SEATTLE, WA – Seattle Memorial Hospital has dramatically reduced their rates of post-operative ileus and opioid-induced constipation by requiring that all patient bowel regimens include a daily tall Sixbucks coffee, dosed either PO or via an NG tube. Sixbucks, the Seattle-based coffee behemoth named after the average price of its specialty beverages, is delighted to be part of the new therapy, while hospital administrators are stunned that the most powerful cathartic known to man was hidden in plain sight, on every block in every city in the United States of America.
Dr. Richard Stueller, the Chairman of Gastroenterology at Seattle Memorial and mastermind of the program, was elated by the early results. Dr. Stueller explains, “The café-colic reflex is one of the most elegant systems of human physiology and has been described in the medical literature since the days of Hippocrates. The pro-motile force seen with coffee, is particularly powerful and only increases with the price of the cup. This is evident by the fact bathrooms in Sixbucks are almost perpetually either in use or out of order. I was actually waiting in line for the bathroom when the idea hit me!”
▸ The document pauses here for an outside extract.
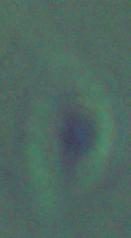
Summary:
  - Modality: photomicrograph
  - Magnification: 1000x
  - Identification: Leishmania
Sixbucks is also stands to profit immensely from their new wonder-laxative. They have pushed their coffee back through the FDA and will be rebranding it Excreta. Though already preposterously expensive at 2 dollars per cup, the new price of Excreta will be roughly $1,000 per tall serving and will not be covered by most insurance plans.
This exciting new initiative is the biggest change in bowel practice in the past 30 years. Up until now, the mainstays of defecation encouragement have been senna and Colace, which have proven to be prescribed mainly so that nurses can page the on-call resident at 3 a.m. with questions about their ordering or administration. With the introduction of Excreta one Seattle hospital can proudly say that they have moved on from the scourge of constipation.
In unrelated news, cases of patient profuse sweating and atrial fibrillation at Seattle Memorial are up 300%.